__OBJECTIVE__:
Identify every line in the items below that contains the string "point", and copy each such line in full. Case counts.

__GIVEN RECORDS__:
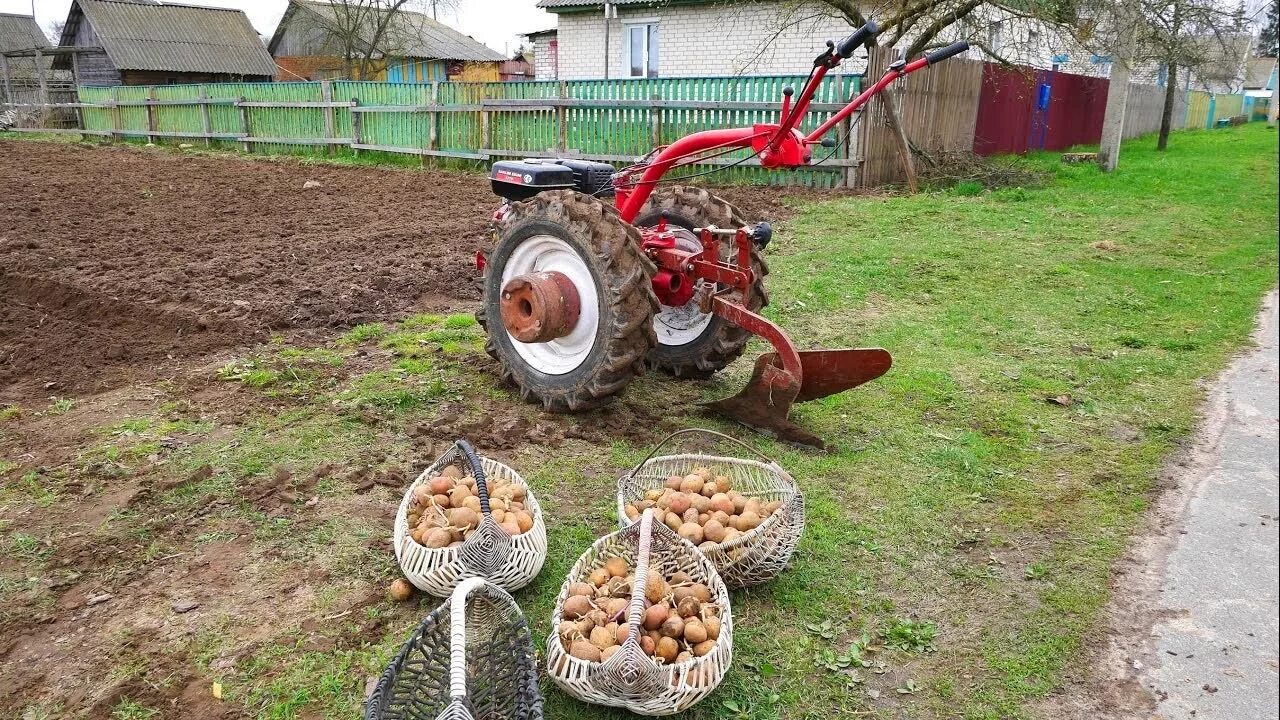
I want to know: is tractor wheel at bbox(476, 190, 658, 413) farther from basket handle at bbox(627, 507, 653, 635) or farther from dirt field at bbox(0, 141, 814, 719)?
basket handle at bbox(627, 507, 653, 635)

--

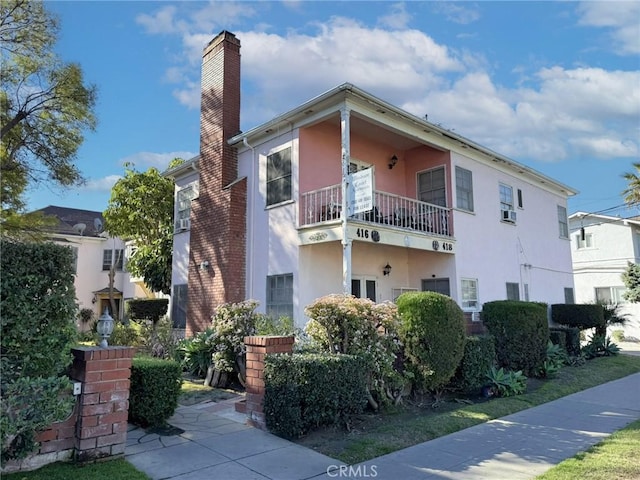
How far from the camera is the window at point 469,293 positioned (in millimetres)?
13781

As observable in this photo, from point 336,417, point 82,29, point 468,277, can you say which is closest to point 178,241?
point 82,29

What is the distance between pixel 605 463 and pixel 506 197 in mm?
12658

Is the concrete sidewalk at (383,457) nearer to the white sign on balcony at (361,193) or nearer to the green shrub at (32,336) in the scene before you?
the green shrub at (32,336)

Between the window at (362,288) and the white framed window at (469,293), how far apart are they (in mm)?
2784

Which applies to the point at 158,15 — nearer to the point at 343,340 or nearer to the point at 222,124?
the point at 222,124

__REPLY TO THE EXERCISE__:
How far from the camera is the window at point 469,293 positioned (in millimetres)?
As observable in this photo, from point 336,417, point 82,29, point 468,277, can you say which is closest to point 178,241?
point 82,29
Which applies to the point at 158,15 — nearer to the point at 343,340 or nearer to the point at 222,124?
the point at 222,124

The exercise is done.